Anja hatte mich angebettelt, dass wir zusammen irgendetwas machen.
... gemeinsam etwas zu unternehmen.

Er sieht fast schon anmutig gönnerhaft auf sie herunter.
Was ist anmutig gönnerhaft?

"Innereien des Korbes" ist auch keine schöne wendung.
vorschlag: den gesamten inhalt des korbes.

viele grüße,
denschie
 
Hallo Denschie.

Also gemeinsam unternehmen klingt tatsächlich sauberer ...

der Rest ist schon so beabsichtigt. U wenn es nur Menschen gäbe, die nicht wahnsinnige Ideen haben ... wie auch immer!

"Büchleinchen" ist tatsächlich eine doppelte Verniedlichung u dat is genau so auch Absicht. Als Stilmittel ist gerade Ironie jene, die oft verkannt und selten erkannt wird. Insofern wollte ich die Ironie mit der doppelten Verniedlichung deutlich machen. Scheinbar ist das noch immer nicht zu verstehen! ;) Nix für ungut, aber der Ich-Erzähler (also nicht ich selbst, denn ich bin schon mal ganz und gar weiblich u falle mit dem Erzähler meiner Geschichte nicht zusammen) ist ironisch! U das ist er die meiste Zeit - Ironie u Sarkasmus benutzt er hier. ;)

Sicher lässt sich noch einiges verbessern, aber in dem Fall sind "Anmutig gönnerhaft" u auch "Büchleinchen" Absicht!
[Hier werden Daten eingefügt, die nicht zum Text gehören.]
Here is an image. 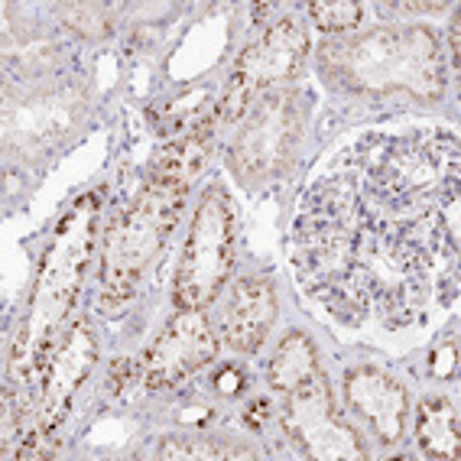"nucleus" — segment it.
I'll list each match as a JSON object with an SVG mask.
<instances>
[{"label":"nucleus","instance_id":"obj_1","mask_svg":"<svg viewBox=\"0 0 461 461\" xmlns=\"http://www.w3.org/2000/svg\"><path fill=\"white\" fill-rule=\"evenodd\" d=\"M98 238V198L85 195L72 212L62 218L50 250L36 273V286L30 296V312L20 321L10 351V374L20 393H33L42 367L50 361L52 348L68 325V312L82 286L85 267L91 260V248Z\"/></svg>","mask_w":461,"mask_h":461},{"label":"nucleus","instance_id":"obj_2","mask_svg":"<svg viewBox=\"0 0 461 461\" xmlns=\"http://www.w3.org/2000/svg\"><path fill=\"white\" fill-rule=\"evenodd\" d=\"M319 66L331 82L364 95L403 91L412 98H442L445 91L442 42L426 26L329 40L319 50Z\"/></svg>","mask_w":461,"mask_h":461},{"label":"nucleus","instance_id":"obj_3","mask_svg":"<svg viewBox=\"0 0 461 461\" xmlns=\"http://www.w3.org/2000/svg\"><path fill=\"white\" fill-rule=\"evenodd\" d=\"M185 192L189 189L173 185V182L149 179L147 189L107 224L104 248H101L98 293L104 315H117L127 309V303L147 276L149 264L157 260L163 244L173 234L182 208H185Z\"/></svg>","mask_w":461,"mask_h":461},{"label":"nucleus","instance_id":"obj_4","mask_svg":"<svg viewBox=\"0 0 461 461\" xmlns=\"http://www.w3.org/2000/svg\"><path fill=\"white\" fill-rule=\"evenodd\" d=\"M305 137V101L299 91H267L240 127L228 166L240 182H267L280 176Z\"/></svg>","mask_w":461,"mask_h":461},{"label":"nucleus","instance_id":"obj_5","mask_svg":"<svg viewBox=\"0 0 461 461\" xmlns=\"http://www.w3.org/2000/svg\"><path fill=\"white\" fill-rule=\"evenodd\" d=\"M305 59H309L305 23L299 17L276 20L260 40H254L238 56L230 82L214 111V124H234L244 111H250L254 95H267V91H276L293 82Z\"/></svg>","mask_w":461,"mask_h":461},{"label":"nucleus","instance_id":"obj_6","mask_svg":"<svg viewBox=\"0 0 461 461\" xmlns=\"http://www.w3.org/2000/svg\"><path fill=\"white\" fill-rule=\"evenodd\" d=\"M234 214L221 189L205 192L192 221L189 240L176 270V305L179 309H205L224 286L234 264Z\"/></svg>","mask_w":461,"mask_h":461},{"label":"nucleus","instance_id":"obj_7","mask_svg":"<svg viewBox=\"0 0 461 461\" xmlns=\"http://www.w3.org/2000/svg\"><path fill=\"white\" fill-rule=\"evenodd\" d=\"M283 393V429L286 436L315 461H357L364 458V445L357 432L338 416L331 403L329 377L321 367L289 384Z\"/></svg>","mask_w":461,"mask_h":461},{"label":"nucleus","instance_id":"obj_8","mask_svg":"<svg viewBox=\"0 0 461 461\" xmlns=\"http://www.w3.org/2000/svg\"><path fill=\"white\" fill-rule=\"evenodd\" d=\"M95 357H98V345H95L91 329L85 321H68L62 338L52 348L50 361L42 367L40 380H36L33 393H30L42 426L50 432L62 426V420L68 416L75 390L82 387L85 377L91 374Z\"/></svg>","mask_w":461,"mask_h":461},{"label":"nucleus","instance_id":"obj_9","mask_svg":"<svg viewBox=\"0 0 461 461\" xmlns=\"http://www.w3.org/2000/svg\"><path fill=\"white\" fill-rule=\"evenodd\" d=\"M218 341L202 309H182L147 351V387L166 390L214 361Z\"/></svg>","mask_w":461,"mask_h":461},{"label":"nucleus","instance_id":"obj_10","mask_svg":"<svg viewBox=\"0 0 461 461\" xmlns=\"http://www.w3.org/2000/svg\"><path fill=\"white\" fill-rule=\"evenodd\" d=\"M345 400L361 416L380 445H396L406 432V390L374 367H355L345 377Z\"/></svg>","mask_w":461,"mask_h":461},{"label":"nucleus","instance_id":"obj_11","mask_svg":"<svg viewBox=\"0 0 461 461\" xmlns=\"http://www.w3.org/2000/svg\"><path fill=\"white\" fill-rule=\"evenodd\" d=\"M276 319L273 286L264 276H240L230 289L228 309L221 319V335L234 351L257 355Z\"/></svg>","mask_w":461,"mask_h":461},{"label":"nucleus","instance_id":"obj_12","mask_svg":"<svg viewBox=\"0 0 461 461\" xmlns=\"http://www.w3.org/2000/svg\"><path fill=\"white\" fill-rule=\"evenodd\" d=\"M208 159H212V124L179 133L176 140L166 143L157 153V159L149 163V176L159 182H173V185L189 189L192 182L205 173Z\"/></svg>","mask_w":461,"mask_h":461},{"label":"nucleus","instance_id":"obj_13","mask_svg":"<svg viewBox=\"0 0 461 461\" xmlns=\"http://www.w3.org/2000/svg\"><path fill=\"white\" fill-rule=\"evenodd\" d=\"M416 442H420L426 458H461L458 406L448 396H429V400L420 403V412H416Z\"/></svg>","mask_w":461,"mask_h":461},{"label":"nucleus","instance_id":"obj_14","mask_svg":"<svg viewBox=\"0 0 461 461\" xmlns=\"http://www.w3.org/2000/svg\"><path fill=\"white\" fill-rule=\"evenodd\" d=\"M159 458H254V452L238 445H221L214 438H166L159 448Z\"/></svg>","mask_w":461,"mask_h":461},{"label":"nucleus","instance_id":"obj_15","mask_svg":"<svg viewBox=\"0 0 461 461\" xmlns=\"http://www.w3.org/2000/svg\"><path fill=\"white\" fill-rule=\"evenodd\" d=\"M309 17L325 33H351L361 23L364 7L355 0H329V4L319 0V4H309Z\"/></svg>","mask_w":461,"mask_h":461},{"label":"nucleus","instance_id":"obj_16","mask_svg":"<svg viewBox=\"0 0 461 461\" xmlns=\"http://www.w3.org/2000/svg\"><path fill=\"white\" fill-rule=\"evenodd\" d=\"M111 7H101V4H66L62 7V23H68L75 33L88 36V40H98V36L111 33Z\"/></svg>","mask_w":461,"mask_h":461},{"label":"nucleus","instance_id":"obj_17","mask_svg":"<svg viewBox=\"0 0 461 461\" xmlns=\"http://www.w3.org/2000/svg\"><path fill=\"white\" fill-rule=\"evenodd\" d=\"M455 371H458V348H455V341H445L432 351V374L438 380H448L455 377Z\"/></svg>","mask_w":461,"mask_h":461},{"label":"nucleus","instance_id":"obj_18","mask_svg":"<svg viewBox=\"0 0 461 461\" xmlns=\"http://www.w3.org/2000/svg\"><path fill=\"white\" fill-rule=\"evenodd\" d=\"M133 374H137V364H133V361H117L114 364V374H111V380H107L111 393H121L124 387H131Z\"/></svg>","mask_w":461,"mask_h":461},{"label":"nucleus","instance_id":"obj_19","mask_svg":"<svg viewBox=\"0 0 461 461\" xmlns=\"http://www.w3.org/2000/svg\"><path fill=\"white\" fill-rule=\"evenodd\" d=\"M214 387L221 390V393H238L240 387H244V377H240V371H221L218 374V380H214Z\"/></svg>","mask_w":461,"mask_h":461},{"label":"nucleus","instance_id":"obj_20","mask_svg":"<svg viewBox=\"0 0 461 461\" xmlns=\"http://www.w3.org/2000/svg\"><path fill=\"white\" fill-rule=\"evenodd\" d=\"M267 410H270V403H267V400H254V403L248 406V422H250V426H260V422L267 420Z\"/></svg>","mask_w":461,"mask_h":461},{"label":"nucleus","instance_id":"obj_21","mask_svg":"<svg viewBox=\"0 0 461 461\" xmlns=\"http://www.w3.org/2000/svg\"><path fill=\"white\" fill-rule=\"evenodd\" d=\"M448 56H452V72H458V20H452L448 30Z\"/></svg>","mask_w":461,"mask_h":461}]
</instances>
Und der Inhalt ist sicher Geschmacksache. Wer weiß schon, was ihn treibt, Eifersucht oder Deppressionen oder oder oder ! :)

Danke fürs Lesen
Scarlett
 
D

Denschie

Gast
Hallo ScarlettMirro,
ich möchte eigentlich keine Grundsatzdiskussion
um Schreibstile beginnen, aber ein bisschen wundert
mich deine Antwort schon.
Mir war klar, dass "Büchlein" ironisch gemeint
sein sollte. Ich verstehe nicht, warum eine unkorrekte
Form diesen Eindruck noch verstärken soll. Es bringt
eher aus dem Lesefluss, einfach weil es falsch klingt.
Auch ist es nicht notwendig, Sarkasmus oder Ironie
durch Adjektivhäufungen auszudrücken. "Anmutig
gönnerhaft" ist meiner Meinung nach eine solche, noch
dazu eine, die ich bildlich nicht nachvollziehen kann.
Wie ist jemand anmutig-gönnerhaft?
Ich bin bloß der Meinung, dass ein satirischer Stil
sich auch in der gängigen Schreibweise ausdrücken lassen
sollte. Es wird deutlich, dass dieser Text nicht "ernst"
gemeint ist, allerdings an manchen Stellen inhaltlich nicht
gut nachvollziehbar.
Viele Grüße,
Denschie
 
Hallo,

tja, keine Grundsatzdiskussionen ... schwierig, denn schliesslich muss man ja doch oft erst mal Begriffe, die man gemeinsam verwendet, klären. :)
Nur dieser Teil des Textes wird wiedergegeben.